The author calls this “deflation at the margin.” The cost to produce more work drops, but the surrounding infrastructure costs rise. The money doesn’t disappear — it simply moves.
2. AI Deflates Labor but Inflates Infrastructure
AI is driving the cost of human labor toward zero in fields like writing, coding, and design. But at the same time, it’s making everything that supports AI — chips, data centers, energy, and bandwidth — more expensive.
AI doesn’t run on enthusiasm; it runs on massive compute power. The people who profit most are not freelancers or creators — they’re infrastructure owners. Or as the essay cleverly puts it, “They own the picks and shovels.”
3. Every Technological Revolution Shifts Wealth Upward
From the printing press to the internet, every breakthrough lowers one barrier but raises another. The printing press made books cheap — but suddenly everyone needed literacy, then schooling, then degrees.
The pattern repeats today: AI increases productivity, but the gains concentrate at the top — among chip manufacturers, data center operators, and platform owners.
Practical Applications: How to Stay on the Winning Side
This essay isn’t a doomsday message — it’s a wake-up call. Here’s how to stay ahead:
- Stop selling hours; start building leverage. If your income depends on time, AI is competition. If it depends on ownership — of systems, assets, or audiences — AI is fuel.
- Invest in infrastructure, not just output. Learn where value is moving and position yourself where demand is rising.
- Think like an owner, not a worker. Use AI not to save costs, but to scale what you control.
- Stay adaptable. As the author notes, “Every major technological revolution is also a wealth transfer.” The winners learn early where the transfer is going.
Key Takeaways
- AI doesn’t always make things cheaper — it moves money from labor to infrastructure.
- The biggest winners in the AI economy are those who own assets, not those who rent tools.
- Success in the AI era is about positioning — where you stand in the value chain determines whether AI replaces you or empowers you.

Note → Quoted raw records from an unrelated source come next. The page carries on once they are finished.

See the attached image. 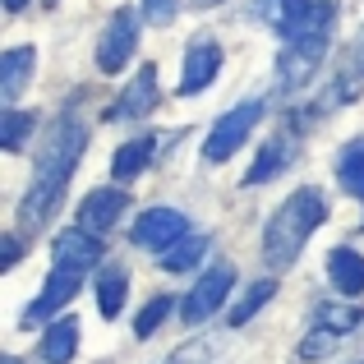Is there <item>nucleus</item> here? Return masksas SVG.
<instances>
[{
  "label": "nucleus",
  "instance_id": "1",
  "mask_svg": "<svg viewBox=\"0 0 364 364\" xmlns=\"http://www.w3.org/2000/svg\"><path fill=\"white\" fill-rule=\"evenodd\" d=\"M254 18H263L282 37V51H277V88L300 92L318 74L323 55H328L337 5L332 0H254Z\"/></svg>",
  "mask_w": 364,
  "mask_h": 364
},
{
  "label": "nucleus",
  "instance_id": "2",
  "mask_svg": "<svg viewBox=\"0 0 364 364\" xmlns=\"http://www.w3.org/2000/svg\"><path fill=\"white\" fill-rule=\"evenodd\" d=\"M83 148H88L83 120L74 116V111H60V116L51 120V129H46V139H42L37 171H33V180H28L23 203H18V226H23V231H37V226H46L55 217V208L65 203V189H70L74 171H79V161H83Z\"/></svg>",
  "mask_w": 364,
  "mask_h": 364
},
{
  "label": "nucleus",
  "instance_id": "3",
  "mask_svg": "<svg viewBox=\"0 0 364 364\" xmlns=\"http://www.w3.org/2000/svg\"><path fill=\"white\" fill-rule=\"evenodd\" d=\"M102 235L83 231V226H70V231L55 235L51 245V272H46V286L37 291V300L23 309V328H37V323H51L74 295L83 291V282L92 277V267L102 263Z\"/></svg>",
  "mask_w": 364,
  "mask_h": 364
},
{
  "label": "nucleus",
  "instance_id": "4",
  "mask_svg": "<svg viewBox=\"0 0 364 364\" xmlns=\"http://www.w3.org/2000/svg\"><path fill=\"white\" fill-rule=\"evenodd\" d=\"M323 217H328V203H323V194L314 185H300L291 198H282V208H277L263 226V263L272 267V277L286 272V267H295V258L314 240Z\"/></svg>",
  "mask_w": 364,
  "mask_h": 364
},
{
  "label": "nucleus",
  "instance_id": "5",
  "mask_svg": "<svg viewBox=\"0 0 364 364\" xmlns=\"http://www.w3.org/2000/svg\"><path fill=\"white\" fill-rule=\"evenodd\" d=\"M263 111H267V102L263 97H249L240 102V107H231L222 120L213 124V134H208V143H203V161H226V157H235V152L249 143V134H254V124L263 120Z\"/></svg>",
  "mask_w": 364,
  "mask_h": 364
},
{
  "label": "nucleus",
  "instance_id": "6",
  "mask_svg": "<svg viewBox=\"0 0 364 364\" xmlns=\"http://www.w3.org/2000/svg\"><path fill=\"white\" fill-rule=\"evenodd\" d=\"M231 286H235V263H226V258L213 263L194 286H189L185 300H180V323H185V328L208 323L217 309H222V300H231Z\"/></svg>",
  "mask_w": 364,
  "mask_h": 364
},
{
  "label": "nucleus",
  "instance_id": "7",
  "mask_svg": "<svg viewBox=\"0 0 364 364\" xmlns=\"http://www.w3.org/2000/svg\"><path fill=\"white\" fill-rule=\"evenodd\" d=\"M189 226L194 222H189L185 213H176V208H148V213L134 222L129 240L139 249H148V254H166V249H176L189 235Z\"/></svg>",
  "mask_w": 364,
  "mask_h": 364
},
{
  "label": "nucleus",
  "instance_id": "8",
  "mask_svg": "<svg viewBox=\"0 0 364 364\" xmlns=\"http://www.w3.org/2000/svg\"><path fill=\"white\" fill-rule=\"evenodd\" d=\"M134 46H139V14L134 9H116L111 23L102 28V42H97V70L102 74H120L129 65Z\"/></svg>",
  "mask_w": 364,
  "mask_h": 364
},
{
  "label": "nucleus",
  "instance_id": "9",
  "mask_svg": "<svg viewBox=\"0 0 364 364\" xmlns=\"http://www.w3.org/2000/svg\"><path fill=\"white\" fill-rule=\"evenodd\" d=\"M222 74V46L213 37H198L180 60V97H198L213 88V79Z\"/></svg>",
  "mask_w": 364,
  "mask_h": 364
},
{
  "label": "nucleus",
  "instance_id": "10",
  "mask_svg": "<svg viewBox=\"0 0 364 364\" xmlns=\"http://www.w3.org/2000/svg\"><path fill=\"white\" fill-rule=\"evenodd\" d=\"M152 107H157V65L148 60L129 83H124L120 97L107 107V120H116V124H124V120H143Z\"/></svg>",
  "mask_w": 364,
  "mask_h": 364
},
{
  "label": "nucleus",
  "instance_id": "11",
  "mask_svg": "<svg viewBox=\"0 0 364 364\" xmlns=\"http://www.w3.org/2000/svg\"><path fill=\"white\" fill-rule=\"evenodd\" d=\"M124 208H129V189L102 185V189H92V194L79 203V226H83V231H92V235H107L111 226L124 217Z\"/></svg>",
  "mask_w": 364,
  "mask_h": 364
},
{
  "label": "nucleus",
  "instance_id": "12",
  "mask_svg": "<svg viewBox=\"0 0 364 364\" xmlns=\"http://www.w3.org/2000/svg\"><path fill=\"white\" fill-rule=\"evenodd\" d=\"M291 157H295V139H291V129L272 134V139H267L263 148L254 152V166L245 171V180H240V185H245V189H254V185H267L272 176H282V171L291 166Z\"/></svg>",
  "mask_w": 364,
  "mask_h": 364
},
{
  "label": "nucleus",
  "instance_id": "13",
  "mask_svg": "<svg viewBox=\"0 0 364 364\" xmlns=\"http://www.w3.org/2000/svg\"><path fill=\"white\" fill-rule=\"evenodd\" d=\"M33 70H37V51L33 46H14V51L0 55V102H5V107H14V102L23 97Z\"/></svg>",
  "mask_w": 364,
  "mask_h": 364
},
{
  "label": "nucleus",
  "instance_id": "14",
  "mask_svg": "<svg viewBox=\"0 0 364 364\" xmlns=\"http://www.w3.org/2000/svg\"><path fill=\"white\" fill-rule=\"evenodd\" d=\"M152 157H157V139H152V134H139V139L120 143L116 157H111V180H116V185H129L134 176H143V171L152 166Z\"/></svg>",
  "mask_w": 364,
  "mask_h": 364
},
{
  "label": "nucleus",
  "instance_id": "15",
  "mask_svg": "<svg viewBox=\"0 0 364 364\" xmlns=\"http://www.w3.org/2000/svg\"><path fill=\"white\" fill-rule=\"evenodd\" d=\"M124 295H129V272L120 263H102L97 267V314L107 323H116L124 314Z\"/></svg>",
  "mask_w": 364,
  "mask_h": 364
},
{
  "label": "nucleus",
  "instance_id": "16",
  "mask_svg": "<svg viewBox=\"0 0 364 364\" xmlns=\"http://www.w3.org/2000/svg\"><path fill=\"white\" fill-rule=\"evenodd\" d=\"M328 282L341 295H364V254L360 249H350V245L332 249L328 254Z\"/></svg>",
  "mask_w": 364,
  "mask_h": 364
},
{
  "label": "nucleus",
  "instance_id": "17",
  "mask_svg": "<svg viewBox=\"0 0 364 364\" xmlns=\"http://www.w3.org/2000/svg\"><path fill=\"white\" fill-rule=\"evenodd\" d=\"M37 350H42L46 364H70L74 350H79V318H51L42 341H37Z\"/></svg>",
  "mask_w": 364,
  "mask_h": 364
},
{
  "label": "nucleus",
  "instance_id": "18",
  "mask_svg": "<svg viewBox=\"0 0 364 364\" xmlns=\"http://www.w3.org/2000/svg\"><path fill=\"white\" fill-rule=\"evenodd\" d=\"M208 249H213V240H208V235H198V231H189L185 240H180L176 249H166V254H161V267H166V272H189V267H198L203 263V254Z\"/></svg>",
  "mask_w": 364,
  "mask_h": 364
},
{
  "label": "nucleus",
  "instance_id": "19",
  "mask_svg": "<svg viewBox=\"0 0 364 364\" xmlns=\"http://www.w3.org/2000/svg\"><path fill=\"white\" fill-rule=\"evenodd\" d=\"M277 295V277H263V282H254V286H245V295H240V304H231V314H226V318H231V328H245L249 318H254L258 309H263L267 300H272Z\"/></svg>",
  "mask_w": 364,
  "mask_h": 364
},
{
  "label": "nucleus",
  "instance_id": "20",
  "mask_svg": "<svg viewBox=\"0 0 364 364\" xmlns=\"http://www.w3.org/2000/svg\"><path fill=\"white\" fill-rule=\"evenodd\" d=\"M33 129H37L33 111H14V107H9L5 116H0V148H5V152H23V143H28Z\"/></svg>",
  "mask_w": 364,
  "mask_h": 364
},
{
  "label": "nucleus",
  "instance_id": "21",
  "mask_svg": "<svg viewBox=\"0 0 364 364\" xmlns=\"http://www.w3.org/2000/svg\"><path fill=\"white\" fill-rule=\"evenodd\" d=\"M337 180H341L346 194L364 198V139L346 143V152H341V161H337Z\"/></svg>",
  "mask_w": 364,
  "mask_h": 364
},
{
  "label": "nucleus",
  "instance_id": "22",
  "mask_svg": "<svg viewBox=\"0 0 364 364\" xmlns=\"http://www.w3.org/2000/svg\"><path fill=\"white\" fill-rule=\"evenodd\" d=\"M337 346H341V332H332V328H318V323H314V328H309V337H304L300 346H295V360H300V364L328 360Z\"/></svg>",
  "mask_w": 364,
  "mask_h": 364
},
{
  "label": "nucleus",
  "instance_id": "23",
  "mask_svg": "<svg viewBox=\"0 0 364 364\" xmlns=\"http://www.w3.org/2000/svg\"><path fill=\"white\" fill-rule=\"evenodd\" d=\"M314 323H318V328H332V332H341V337H346V332H355L360 323H364V309H355V304H323V309L314 314Z\"/></svg>",
  "mask_w": 364,
  "mask_h": 364
},
{
  "label": "nucleus",
  "instance_id": "24",
  "mask_svg": "<svg viewBox=\"0 0 364 364\" xmlns=\"http://www.w3.org/2000/svg\"><path fill=\"white\" fill-rule=\"evenodd\" d=\"M171 300H176V295H152V300H148V304L139 309V318H134V337H143V341H148L152 332H157L161 323H166V314L176 309Z\"/></svg>",
  "mask_w": 364,
  "mask_h": 364
},
{
  "label": "nucleus",
  "instance_id": "25",
  "mask_svg": "<svg viewBox=\"0 0 364 364\" xmlns=\"http://www.w3.org/2000/svg\"><path fill=\"white\" fill-rule=\"evenodd\" d=\"M143 18H148L152 28H166L171 18H176V9H180V0H143Z\"/></svg>",
  "mask_w": 364,
  "mask_h": 364
},
{
  "label": "nucleus",
  "instance_id": "26",
  "mask_svg": "<svg viewBox=\"0 0 364 364\" xmlns=\"http://www.w3.org/2000/svg\"><path fill=\"white\" fill-rule=\"evenodd\" d=\"M18 258H23V240H18V235L9 231V235H5V254H0V267H5V272H9V267H14Z\"/></svg>",
  "mask_w": 364,
  "mask_h": 364
},
{
  "label": "nucleus",
  "instance_id": "27",
  "mask_svg": "<svg viewBox=\"0 0 364 364\" xmlns=\"http://www.w3.org/2000/svg\"><path fill=\"white\" fill-rule=\"evenodd\" d=\"M28 5H33V0H5V14H23Z\"/></svg>",
  "mask_w": 364,
  "mask_h": 364
},
{
  "label": "nucleus",
  "instance_id": "28",
  "mask_svg": "<svg viewBox=\"0 0 364 364\" xmlns=\"http://www.w3.org/2000/svg\"><path fill=\"white\" fill-rule=\"evenodd\" d=\"M5 364H23V360H18V355H5Z\"/></svg>",
  "mask_w": 364,
  "mask_h": 364
}]
</instances>
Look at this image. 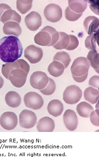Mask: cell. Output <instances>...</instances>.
<instances>
[{"label":"cell","instance_id":"8992f818","mask_svg":"<svg viewBox=\"0 0 99 157\" xmlns=\"http://www.w3.org/2000/svg\"><path fill=\"white\" fill-rule=\"evenodd\" d=\"M36 115L35 113L30 110L24 109L19 115V125L22 128L25 129H31L36 124Z\"/></svg>","mask_w":99,"mask_h":157},{"label":"cell","instance_id":"f1b7e54d","mask_svg":"<svg viewBox=\"0 0 99 157\" xmlns=\"http://www.w3.org/2000/svg\"><path fill=\"white\" fill-rule=\"evenodd\" d=\"M32 3L33 1L32 0L17 1L16 3L17 9L21 13L24 14L28 13L31 9Z\"/></svg>","mask_w":99,"mask_h":157},{"label":"cell","instance_id":"1f68e13d","mask_svg":"<svg viewBox=\"0 0 99 157\" xmlns=\"http://www.w3.org/2000/svg\"><path fill=\"white\" fill-rule=\"evenodd\" d=\"M81 13H74L71 10L70 8L68 6L65 11V16L67 20L70 21H75L78 20L82 15Z\"/></svg>","mask_w":99,"mask_h":157},{"label":"cell","instance_id":"6da1fadb","mask_svg":"<svg viewBox=\"0 0 99 157\" xmlns=\"http://www.w3.org/2000/svg\"><path fill=\"white\" fill-rule=\"evenodd\" d=\"M22 45L14 36H7L0 39V59L4 62L16 61L23 54Z\"/></svg>","mask_w":99,"mask_h":157},{"label":"cell","instance_id":"e0dca14e","mask_svg":"<svg viewBox=\"0 0 99 157\" xmlns=\"http://www.w3.org/2000/svg\"><path fill=\"white\" fill-rule=\"evenodd\" d=\"M6 103L11 108L19 107L21 102V98L19 93L14 91H10L6 93L5 98Z\"/></svg>","mask_w":99,"mask_h":157},{"label":"cell","instance_id":"d4e9b609","mask_svg":"<svg viewBox=\"0 0 99 157\" xmlns=\"http://www.w3.org/2000/svg\"><path fill=\"white\" fill-rule=\"evenodd\" d=\"M59 38L57 43L53 46L57 50L66 49L69 43V37L67 33L63 32H59Z\"/></svg>","mask_w":99,"mask_h":157},{"label":"cell","instance_id":"cb8c5ba5","mask_svg":"<svg viewBox=\"0 0 99 157\" xmlns=\"http://www.w3.org/2000/svg\"><path fill=\"white\" fill-rule=\"evenodd\" d=\"M76 110L80 116L84 118H89L91 113L94 111V108L88 103L83 101L77 105Z\"/></svg>","mask_w":99,"mask_h":157},{"label":"cell","instance_id":"484cf974","mask_svg":"<svg viewBox=\"0 0 99 157\" xmlns=\"http://www.w3.org/2000/svg\"><path fill=\"white\" fill-rule=\"evenodd\" d=\"M53 61H57L61 63L64 66L65 69L68 68L71 61L70 56L67 52L60 51L57 52L53 58Z\"/></svg>","mask_w":99,"mask_h":157},{"label":"cell","instance_id":"5b68a950","mask_svg":"<svg viewBox=\"0 0 99 157\" xmlns=\"http://www.w3.org/2000/svg\"><path fill=\"white\" fill-rule=\"evenodd\" d=\"M46 19L50 22L59 21L63 17L62 8L58 5L51 3L46 6L44 11Z\"/></svg>","mask_w":99,"mask_h":157},{"label":"cell","instance_id":"9a60e30c","mask_svg":"<svg viewBox=\"0 0 99 157\" xmlns=\"http://www.w3.org/2000/svg\"><path fill=\"white\" fill-rule=\"evenodd\" d=\"M3 31L6 35H13L18 38L21 34L22 29L19 23L10 21L4 23Z\"/></svg>","mask_w":99,"mask_h":157},{"label":"cell","instance_id":"603a6c76","mask_svg":"<svg viewBox=\"0 0 99 157\" xmlns=\"http://www.w3.org/2000/svg\"><path fill=\"white\" fill-rule=\"evenodd\" d=\"M99 33H93L87 37L85 41V47L90 51L98 53V46Z\"/></svg>","mask_w":99,"mask_h":157},{"label":"cell","instance_id":"d6986e66","mask_svg":"<svg viewBox=\"0 0 99 157\" xmlns=\"http://www.w3.org/2000/svg\"><path fill=\"white\" fill-rule=\"evenodd\" d=\"M84 98L91 104H96L99 101V92L97 89L92 87L87 88L84 91Z\"/></svg>","mask_w":99,"mask_h":157},{"label":"cell","instance_id":"4fadbf2b","mask_svg":"<svg viewBox=\"0 0 99 157\" xmlns=\"http://www.w3.org/2000/svg\"><path fill=\"white\" fill-rule=\"evenodd\" d=\"M55 128L54 121L48 117L40 119L37 124V129L39 132H52Z\"/></svg>","mask_w":99,"mask_h":157},{"label":"cell","instance_id":"ab89813d","mask_svg":"<svg viewBox=\"0 0 99 157\" xmlns=\"http://www.w3.org/2000/svg\"><path fill=\"white\" fill-rule=\"evenodd\" d=\"M4 85V80L2 76L0 75V89Z\"/></svg>","mask_w":99,"mask_h":157},{"label":"cell","instance_id":"ba28073f","mask_svg":"<svg viewBox=\"0 0 99 157\" xmlns=\"http://www.w3.org/2000/svg\"><path fill=\"white\" fill-rule=\"evenodd\" d=\"M18 123V117L14 112H5L0 117V125L6 130H14L17 127Z\"/></svg>","mask_w":99,"mask_h":157},{"label":"cell","instance_id":"f546056e","mask_svg":"<svg viewBox=\"0 0 99 157\" xmlns=\"http://www.w3.org/2000/svg\"><path fill=\"white\" fill-rule=\"evenodd\" d=\"M41 31L47 32L51 35L52 42L49 47L53 46L57 43L59 38V32H58L54 28L51 27V26H47L43 28Z\"/></svg>","mask_w":99,"mask_h":157},{"label":"cell","instance_id":"e575fe53","mask_svg":"<svg viewBox=\"0 0 99 157\" xmlns=\"http://www.w3.org/2000/svg\"><path fill=\"white\" fill-rule=\"evenodd\" d=\"M16 61L19 65L20 69L24 71L27 75H28L30 71V66L28 63L23 59H19Z\"/></svg>","mask_w":99,"mask_h":157},{"label":"cell","instance_id":"52a82bcc","mask_svg":"<svg viewBox=\"0 0 99 157\" xmlns=\"http://www.w3.org/2000/svg\"><path fill=\"white\" fill-rule=\"evenodd\" d=\"M49 82V77L46 73L38 71L33 73L30 78V84L33 88L40 90L45 88Z\"/></svg>","mask_w":99,"mask_h":157},{"label":"cell","instance_id":"ffe728a7","mask_svg":"<svg viewBox=\"0 0 99 157\" xmlns=\"http://www.w3.org/2000/svg\"><path fill=\"white\" fill-rule=\"evenodd\" d=\"M88 1L84 0H69L68 7L72 11L77 13H81L87 7Z\"/></svg>","mask_w":99,"mask_h":157},{"label":"cell","instance_id":"30bf717a","mask_svg":"<svg viewBox=\"0 0 99 157\" xmlns=\"http://www.w3.org/2000/svg\"><path fill=\"white\" fill-rule=\"evenodd\" d=\"M27 76L28 75L21 69H15L10 72L9 80L15 87H22L26 83Z\"/></svg>","mask_w":99,"mask_h":157},{"label":"cell","instance_id":"2e32d148","mask_svg":"<svg viewBox=\"0 0 99 157\" xmlns=\"http://www.w3.org/2000/svg\"><path fill=\"white\" fill-rule=\"evenodd\" d=\"M64 110V104L60 100L57 99L52 100L48 105V112L51 115L54 117L61 116Z\"/></svg>","mask_w":99,"mask_h":157},{"label":"cell","instance_id":"5bb4252c","mask_svg":"<svg viewBox=\"0 0 99 157\" xmlns=\"http://www.w3.org/2000/svg\"><path fill=\"white\" fill-rule=\"evenodd\" d=\"M84 26L89 35L99 33V19L95 16H89L84 21Z\"/></svg>","mask_w":99,"mask_h":157},{"label":"cell","instance_id":"74e56055","mask_svg":"<svg viewBox=\"0 0 99 157\" xmlns=\"http://www.w3.org/2000/svg\"><path fill=\"white\" fill-rule=\"evenodd\" d=\"M9 9H12V8L8 5L5 3L0 4V21H1V17L4 13Z\"/></svg>","mask_w":99,"mask_h":157},{"label":"cell","instance_id":"9c48e42d","mask_svg":"<svg viewBox=\"0 0 99 157\" xmlns=\"http://www.w3.org/2000/svg\"><path fill=\"white\" fill-rule=\"evenodd\" d=\"M24 56L31 63L35 64L40 61L43 56L42 48L34 45L28 46L24 52Z\"/></svg>","mask_w":99,"mask_h":157},{"label":"cell","instance_id":"8d00e7d4","mask_svg":"<svg viewBox=\"0 0 99 157\" xmlns=\"http://www.w3.org/2000/svg\"><path fill=\"white\" fill-rule=\"evenodd\" d=\"M89 86L97 88V89H99V76L97 75H94L92 76L89 79Z\"/></svg>","mask_w":99,"mask_h":157},{"label":"cell","instance_id":"d590c367","mask_svg":"<svg viewBox=\"0 0 99 157\" xmlns=\"http://www.w3.org/2000/svg\"><path fill=\"white\" fill-rule=\"evenodd\" d=\"M88 2L89 3V7L91 11L99 15V1H88Z\"/></svg>","mask_w":99,"mask_h":157},{"label":"cell","instance_id":"ac0fdd59","mask_svg":"<svg viewBox=\"0 0 99 157\" xmlns=\"http://www.w3.org/2000/svg\"><path fill=\"white\" fill-rule=\"evenodd\" d=\"M65 68L61 63L53 61L48 67V71L50 75L54 77H58L64 74Z\"/></svg>","mask_w":99,"mask_h":157},{"label":"cell","instance_id":"7402d4cb","mask_svg":"<svg viewBox=\"0 0 99 157\" xmlns=\"http://www.w3.org/2000/svg\"><path fill=\"white\" fill-rule=\"evenodd\" d=\"M15 21L19 24L21 21V17L13 9L6 10L1 17V21L5 23L8 21Z\"/></svg>","mask_w":99,"mask_h":157},{"label":"cell","instance_id":"4dcf8cb0","mask_svg":"<svg viewBox=\"0 0 99 157\" xmlns=\"http://www.w3.org/2000/svg\"><path fill=\"white\" fill-rule=\"evenodd\" d=\"M56 89V85L53 79L49 78V82L47 86L42 90H39L43 95L46 96H50L52 95Z\"/></svg>","mask_w":99,"mask_h":157},{"label":"cell","instance_id":"f35d334b","mask_svg":"<svg viewBox=\"0 0 99 157\" xmlns=\"http://www.w3.org/2000/svg\"><path fill=\"white\" fill-rule=\"evenodd\" d=\"M88 74H87L85 75H84V76L80 77H75L74 76H72L73 79L75 80L76 82H78V83H82L84 82L85 80H86L87 78L88 77Z\"/></svg>","mask_w":99,"mask_h":157},{"label":"cell","instance_id":"4316f807","mask_svg":"<svg viewBox=\"0 0 99 157\" xmlns=\"http://www.w3.org/2000/svg\"><path fill=\"white\" fill-rule=\"evenodd\" d=\"M87 59L89 62L91 67L95 70L97 73L99 74V54L98 53L90 51L87 56Z\"/></svg>","mask_w":99,"mask_h":157},{"label":"cell","instance_id":"44dd1931","mask_svg":"<svg viewBox=\"0 0 99 157\" xmlns=\"http://www.w3.org/2000/svg\"><path fill=\"white\" fill-rule=\"evenodd\" d=\"M34 41L35 44L39 45L49 47L52 42V38L48 33L41 31L36 34L34 38Z\"/></svg>","mask_w":99,"mask_h":157},{"label":"cell","instance_id":"7c38bea8","mask_svg":"<svg viewBox=\"0 0 99 157\" xmlns=\"http://www.w3.org/2000/svg\"><path fill=\"white\" fill-rule=\"evenodd\" d=\"M64 122L66 128L70 131H73L77 129L78 120L76 113L71 109H68L64 113Z\"/></svg>","mask_w":99,"mask_h":157},{"label":"cell","instance_id":"7a4b0ae2","mask_svg":"<svg viewBox=\"0 0 99 157\" xmlns=\"http://www.w3.org/2000/svg\"><path fill=\"white\" fill-rule=\"evenodd\" d=\"M90 63L86 58L80 57L73 61L71 67V71L72 76L80 77L88 74Z\"/></svg>","mask_w":99,"mask_h":157},{"label":"cell","instance_id":"8fae6325","mask_svg":"<svg viewBox=\"0 0 99 157\" xmlns=\"http://www.w3.org/2000/svg\"><path fill=\"white\" fill-rule=\"evenodd\" d=\"M28 29L31 31L37 30L42 24L41 16L37 12L32 11L27 15L24 19Z\"/></svg>","mask_w":99,"mask_h":157},{"label":"cell","instance_id":"3957f363","mask_svg":"<svg viewBox=\"0 0 99 157\" xmlns=\"http://www.w3.org/2000/svg\"><path fill=\"white\" fill-rule=\"evenodd\" d=\"M82 97V91L79 87L71 85L66 88L63 94V100L68 104L73 105L80 101Z\"/></svg>","mask_w":99,"mask_h":157},{"label":"cell","instance_id":"277c9868","mask_svg":"<svg viewBox=\"0 0 99 157\" xmlns=\"http://www.w3.org/2000/svg\"><path fill=\"white\" fill-rule=\"evenodd\" d=\"M25 106L34 110H39L44 105V100L40 95L35 92H28L23 98Z\"/></svg>","mask_w":99,"mask_h":157},{"label":"cell","instance_id":"836d02e7","mask_svg":"<svg viewBox=\"0 0 99 157\" xmlns=\"http://www.w3.org/2000/svg\"><path fill=\"white\" fill-rule=\"evenodd\" d=\"M90 120L91 123L94 126L99 127V110L97 109L93 111L90 114Z\"/></svg>","mask_w":99,"mask_h":157},{"label":"cell","instance_id":"83f0119b","mask_svg":"<svg viewBox=\"0 0 99 157\" xmlns=\"http://www.w3.org/2000/svg\"><path fill=\"white\" fill-rule=\"evenodd\" d=\"M20 69V66L17 61L12 63H7L3 64L2 68V74L6 79H9L10 72L13 70Z\"/></svg>","mask_w":99,"mask_h":157},{"label":"cell","instance_id":"d6a6232c","mask_svg":"<svg viewBox=\"0 0 99 157\" xmlns=\"http://www.w3.org/2000/svg\"><path fill=\"white\" fill-rule=\"evenodd\" d=\"M69 43L68 45L66 48V50L72 51L76 49L79 44V41L76 36L72 35H69Z\"/></svg>","mask_w":99,"mask_h":157}]
</instances>
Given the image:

- The future belongs to builders, owners, and creative strategists who understand leverage.
Final Thoughts: Move With the Money
AI isn’t just changing technology — it’s changing who gets paid. The idea that it simply “makes everything cheaper” misses the real shift: AI reallocates value.
To thrive, stop asking “How can I use AI to work faster?” and start asking “How can I use AI to build something that scales?”
Because in every gold rush, most people dig — but only a few sell the shovels. Knowing the difference is the key to lasting success in the era of intelligent machines.